You can't dump all of them into the context window. It's not just token cost -- the model degrades when it has to route through a massive undifferentiated tool list. The right tool competes with 400 irrelevant ones, and context rot means the model doesn't reliably win that contest.
The solution is a pre-invocation filtering layer. Before any tools surface to the LLM, a vector embedding pass runs the user query against tool descriptions and returns the top-N most semantically relevant ones. The model only sees those. Historical usage patterns can also weight what surfaces -- a tool you've actually used in similar past sessions gets a small boost over one that's only semantically adjacent.
This is also a feedback loop, just operating one level up. The query shapes which tools appear, which shapes what the agent can even attempt in that session.
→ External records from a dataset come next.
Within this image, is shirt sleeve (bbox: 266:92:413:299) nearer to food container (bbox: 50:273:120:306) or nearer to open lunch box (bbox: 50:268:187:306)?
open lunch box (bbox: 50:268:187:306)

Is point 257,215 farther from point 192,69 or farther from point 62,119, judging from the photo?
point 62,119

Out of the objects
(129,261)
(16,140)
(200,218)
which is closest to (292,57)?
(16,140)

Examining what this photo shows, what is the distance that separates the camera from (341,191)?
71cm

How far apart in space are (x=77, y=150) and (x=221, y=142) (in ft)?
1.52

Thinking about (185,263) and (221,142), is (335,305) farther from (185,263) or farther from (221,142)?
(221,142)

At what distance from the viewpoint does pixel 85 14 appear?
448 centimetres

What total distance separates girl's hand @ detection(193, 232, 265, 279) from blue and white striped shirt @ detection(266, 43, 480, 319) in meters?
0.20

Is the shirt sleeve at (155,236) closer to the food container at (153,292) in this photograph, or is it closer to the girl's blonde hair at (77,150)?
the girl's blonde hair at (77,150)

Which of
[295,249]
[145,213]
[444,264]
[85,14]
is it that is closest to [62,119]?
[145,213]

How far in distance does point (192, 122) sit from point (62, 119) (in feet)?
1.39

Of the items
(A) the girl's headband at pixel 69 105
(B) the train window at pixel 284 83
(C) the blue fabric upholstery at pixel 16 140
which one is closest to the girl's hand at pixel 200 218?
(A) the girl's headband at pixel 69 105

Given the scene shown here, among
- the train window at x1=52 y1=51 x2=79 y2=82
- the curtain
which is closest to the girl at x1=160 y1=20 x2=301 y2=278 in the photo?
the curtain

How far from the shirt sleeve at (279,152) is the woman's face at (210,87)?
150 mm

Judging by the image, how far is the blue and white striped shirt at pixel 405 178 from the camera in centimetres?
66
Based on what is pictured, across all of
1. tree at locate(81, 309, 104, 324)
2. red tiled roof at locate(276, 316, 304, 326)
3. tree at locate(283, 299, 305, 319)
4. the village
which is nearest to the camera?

A well-tuned selection layer quietly expands or narrows the agent's effective capability set based on what it's actually trying to do. The research backing this: arxiv.org/pdf/2509.20386v1.
Both techniques replace you as the feedback mechanism. One operates at tool selection; the other operates at task execution.
None of these techniques are tricks. They're responses to a failure mode that has a name (context rot), a mechanism (non-uniform performance collapse under load), and a growing body of research. Using one layer gets you real improvement. Stacking all three is where agents start behaving like they're supposed to -- reliably, not just most of the time. The habits that make this work aren't different from what makes any engineering discipline tractable: know what you're managing, measure what matters, stop improvising around problems that already have solutions.